IOC-Vizepräsident Thomas Bach hat die Dopingbeichte von Lance Armstrong scharf kritisiert und unmittelbare Disziplinarmaßnahmen gegen den Radsport ausgeschlossen. "Man kann das Interview nur so zusammenfassen, dass es zu wenig, zu spät ist. Es enthält keine neuen Fakten, die nicht schon bekannt waren aus dem Bericht der amerikanischen Anti-Doping-Agentur", sagte Bach.

Wenn Armstrong Glaubwürdigkeit zurückgewinnen wolle, müsse er unter Eid vor den relevanten Anti-Doping-Organisationen aussagen. "Er muss von Experten befragt werden, und seine Antworten müssen vollumfassend sein. Was wir hier gehört haben, reicht bei Weitem nicht aus", sagte der Präsident des Deutschen Olympischen Sportbundes (DOSB) und "Vize" des Internationalen Olympischen Komitees (IOC).

Bach hob hervor, dass Armstrong lediglich bestätigt habe, "und auch das nur in Teilen", was die US-Anti-Doping-Behörde USADA schon vor einigen Wochen in ihrem Bericht niedergelegt hat: "Insoweit gibt es keine Ansätze für neue Maßnahmen gegen Lance Armstrong oder den Radsport generell."

Richard Pound, ehemals IOC-Vize und Präsident der Welt-Anti-Doping-Agentur (WADA), hatte einen Olympia-Ausschluss des Radsports ins Gespräch gebracht. Das IOC hatte Armstrong dessen Bronzemedaille von den Olympischen Spielen 2000 in Sydney aberkannt.

Fahey: Armstrong-Geständnis eine "PR-Show"

Die WADA hat das Geständnis des gefallenen Radsport-Helden Lance Armstrong als "PR-Show" bezeichnet. "Aus meiner Sicht gab es nichts Neues", sagte WADA-Präsident John Fahey dem australischen TV-Sender Fox News. "Er hat nur zugegeben, was die US-Anti-Doping-Agentur USADA vor Monaten detailliert nachgewiesen hat - dass dieser Mann alle möglichen Substanzen genommen hat, um seine Leistung zu steigern."

Dies hatte Armstrong bis zu seiner Doping-Beichte bei der US-Starmoderatorin Oprah Winfrey zwar bestritten. "Aber es gab eigentlich kaum Zweifel daran, und alles, was er getan hat, ist, seine Verfehlungen sehr kontrolliert einzugestehen", sagte Fahey. Armstrong hätte sich besser dafür entscheiden sollen, sich einem Kreuzverhör vor einer zuständigen Instanz zu stellen: "Da hätte er Namen nennen müssen, von den Funktionären erzählen müssen, erklären müssen, wann wo welche Fahrer eingebunden waren."

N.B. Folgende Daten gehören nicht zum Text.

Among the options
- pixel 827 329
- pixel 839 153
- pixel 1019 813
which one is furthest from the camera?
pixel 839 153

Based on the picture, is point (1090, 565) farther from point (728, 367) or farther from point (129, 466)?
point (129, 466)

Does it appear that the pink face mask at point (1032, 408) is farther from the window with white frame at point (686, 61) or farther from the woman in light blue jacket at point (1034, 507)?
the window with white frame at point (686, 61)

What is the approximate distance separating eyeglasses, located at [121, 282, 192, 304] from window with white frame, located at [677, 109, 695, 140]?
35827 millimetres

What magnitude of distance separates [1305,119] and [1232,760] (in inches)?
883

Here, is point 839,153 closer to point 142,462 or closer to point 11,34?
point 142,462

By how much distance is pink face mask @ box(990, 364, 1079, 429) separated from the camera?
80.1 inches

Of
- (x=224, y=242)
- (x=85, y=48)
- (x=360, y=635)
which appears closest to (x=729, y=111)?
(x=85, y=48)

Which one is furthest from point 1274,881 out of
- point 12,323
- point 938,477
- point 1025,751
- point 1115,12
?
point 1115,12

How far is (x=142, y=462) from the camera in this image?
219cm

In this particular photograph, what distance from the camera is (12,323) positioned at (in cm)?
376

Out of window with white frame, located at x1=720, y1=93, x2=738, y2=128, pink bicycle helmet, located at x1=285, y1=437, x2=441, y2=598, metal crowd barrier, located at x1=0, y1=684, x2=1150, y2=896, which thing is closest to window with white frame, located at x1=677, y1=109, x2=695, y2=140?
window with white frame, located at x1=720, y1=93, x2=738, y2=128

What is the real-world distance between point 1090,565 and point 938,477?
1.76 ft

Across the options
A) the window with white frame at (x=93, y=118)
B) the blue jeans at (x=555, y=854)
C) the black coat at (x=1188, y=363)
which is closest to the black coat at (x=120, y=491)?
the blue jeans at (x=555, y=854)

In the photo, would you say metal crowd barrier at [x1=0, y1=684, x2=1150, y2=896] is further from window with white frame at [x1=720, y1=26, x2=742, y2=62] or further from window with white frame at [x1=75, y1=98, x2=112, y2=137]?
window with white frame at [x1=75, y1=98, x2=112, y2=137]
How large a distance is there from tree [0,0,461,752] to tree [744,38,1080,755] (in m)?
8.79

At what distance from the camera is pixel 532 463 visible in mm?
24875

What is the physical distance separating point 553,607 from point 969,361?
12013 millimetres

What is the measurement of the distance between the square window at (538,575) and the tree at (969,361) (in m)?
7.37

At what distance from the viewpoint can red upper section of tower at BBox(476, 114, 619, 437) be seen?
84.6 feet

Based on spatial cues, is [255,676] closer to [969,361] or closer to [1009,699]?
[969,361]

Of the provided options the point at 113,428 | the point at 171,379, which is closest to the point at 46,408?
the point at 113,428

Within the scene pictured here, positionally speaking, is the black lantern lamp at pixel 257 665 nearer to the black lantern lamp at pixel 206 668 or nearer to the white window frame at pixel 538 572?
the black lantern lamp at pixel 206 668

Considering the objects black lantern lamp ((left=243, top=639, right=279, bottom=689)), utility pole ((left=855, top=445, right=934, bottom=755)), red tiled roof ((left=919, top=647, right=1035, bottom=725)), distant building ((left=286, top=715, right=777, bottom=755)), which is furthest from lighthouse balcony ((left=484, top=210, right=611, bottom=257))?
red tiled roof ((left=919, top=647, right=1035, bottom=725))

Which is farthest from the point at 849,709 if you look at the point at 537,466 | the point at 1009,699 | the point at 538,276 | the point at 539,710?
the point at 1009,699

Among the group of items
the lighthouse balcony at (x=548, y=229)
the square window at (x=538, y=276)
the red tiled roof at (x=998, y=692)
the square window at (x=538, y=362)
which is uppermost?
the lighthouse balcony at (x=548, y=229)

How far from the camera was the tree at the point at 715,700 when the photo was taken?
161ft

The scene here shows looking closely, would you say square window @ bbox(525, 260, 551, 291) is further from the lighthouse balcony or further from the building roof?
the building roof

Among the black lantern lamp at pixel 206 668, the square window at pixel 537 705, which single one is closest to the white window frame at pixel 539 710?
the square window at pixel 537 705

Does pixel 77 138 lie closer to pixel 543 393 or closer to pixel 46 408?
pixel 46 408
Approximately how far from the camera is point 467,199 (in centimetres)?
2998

Dem Radsport-Weltverband UCI warf Fahey vor, er beschränke sich darauf, den Verdacht einer eigenen Verstrickung in die Armstrong-Affäre aus der Welt zu schaffen. "Ich glaube nicht, dass sie entschlossen sind, ihren Sport zu säubern", sagte der WADA-Chef.

Bruyneel will in einem Buch Stellung nehmen

Lance Armstrongs früherer Teamdirektor Johan Bruyneel wehrt sich auch nach dem Geständnis seines gefallenen Schützlings gegen die Dopinganschuldigungen. Wie die niederländische Zeitung De Telegraaf am Freitag berichtete, will der langjährige sportliche Leiter des Teams US Postal in einem Buch "alles in den richtigen Kontext rücken, um das falsche Bild zu korrigieren, das die USADA, die Medien und Leute wie Tyler Hamilton und Floyd Landis hervorgerufen haben."

Bruyneel hatte Armstrong bei dessen sieben Tour-de-France-Titeln als Teamchef begleitet. Bis heute bestreitet der Belgier jedoch, in die Dopingmachenschaften verwickelt gewesen zu sein. Bei einer Anhörung der USADA will Bruynell seinen Kampf gegen die Anschuldigungen fortsetzen: "Solange ich glaube, dass ich eine faire Behandlung ohne Vorurteile der USADA verdient habe, werde ich weitermachen."